Waleryj Cepkało: Będąc jeszcze w Mińsku, zaproponowałem Swiatłanie połączenie sił, moja żona spotkała się z nią, przyszła tam też Maria Kalesnikowa (szefowa sztabu Wiktara Babaryki), z którą też wtedy porozmawiałem. Zrobiły wspólne zdjęcie i zostały symbolem Białorusi walczącej z reżimem. To przerwało totalne rozczarowanie i przywróciło ludziom nadzieję, nikt tego nie planował.

Wyjechał pan z kraju wraz z dziećmi po tym, jak nie dopuszczono pana do wyborów. Dlaczego do Rosji?

Nie chciałem powtórzyć losu dyrektorów cukrowni, którzy w lutym lecieli na Zachód, ale ich samolot cofnięto nad Polską i aresztowano na Białorusi. Po tym, jak aresztowano Babarykę, dostałem z różnych źródeł w służbach informację, że niedługo zostanę zatrzymany. Wyjechałem więc samochodem do Rosji.

W Moskwie spotykał się pan z rosyjskimi politykami?

Spotykałem się z jednym, jest deputowanym Dumy, ale nie należy do Jednej Rosji. Nie chcę wymieniać jego imienia. Opowiedział, jak w Moskwie patrzą na białoruskie wybory i co o tym myślą. To mój stary znajomy.

I co myślą?

Wtedy zajmowali neutralne stanowisko. Dlatego napisałem list do Putina, poprosiłem, by nie ingerowali, domagali się uczciwego liczenia głosów oraz by nie uznawali zwycięstwa Łukaszenki, jeżeli takie wybory nie odpowiadają nawet standardom Rosji. Niech białoruski reżim zostanie wyrzutkiem.

W liście do Putina zarzuca pan m.in. Łukaszence, że nie zrealizował umowy z 1999 roku o utworzeniu Państwa Związkowego, a to oznaczałoby wchłonięcie Białorusi przez Rosję. Pan tego chce?

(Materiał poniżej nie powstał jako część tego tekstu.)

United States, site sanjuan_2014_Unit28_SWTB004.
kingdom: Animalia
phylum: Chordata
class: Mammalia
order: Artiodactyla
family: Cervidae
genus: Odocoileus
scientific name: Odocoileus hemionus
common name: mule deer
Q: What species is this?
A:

Nie. W tym porozumieniu mamy postulaty, które pracują, ale są takie, których nie można zrealizować. Musimy zachować to, co jest, świetnie się sprawuje np. strefa wolnego handlu oraz to, że ludzie mogą swobodnie podróżować i pracować w Rosji. Ale nie może być wspólnej waluty czy wspólnego sądu. Musimy usiąść i przeprowadzić rewizję, spojrzeć na to porozumienie na nowo. Zbyt mocno jesteśmy uzależnieni od Rosji, by stawiać krzyż na naszych relacjach, zbyt długo to wszystko budowaliśmy.

Putin odpowiedział?

Nie, nikt nie odpisał, ale nam nie chodziło o to.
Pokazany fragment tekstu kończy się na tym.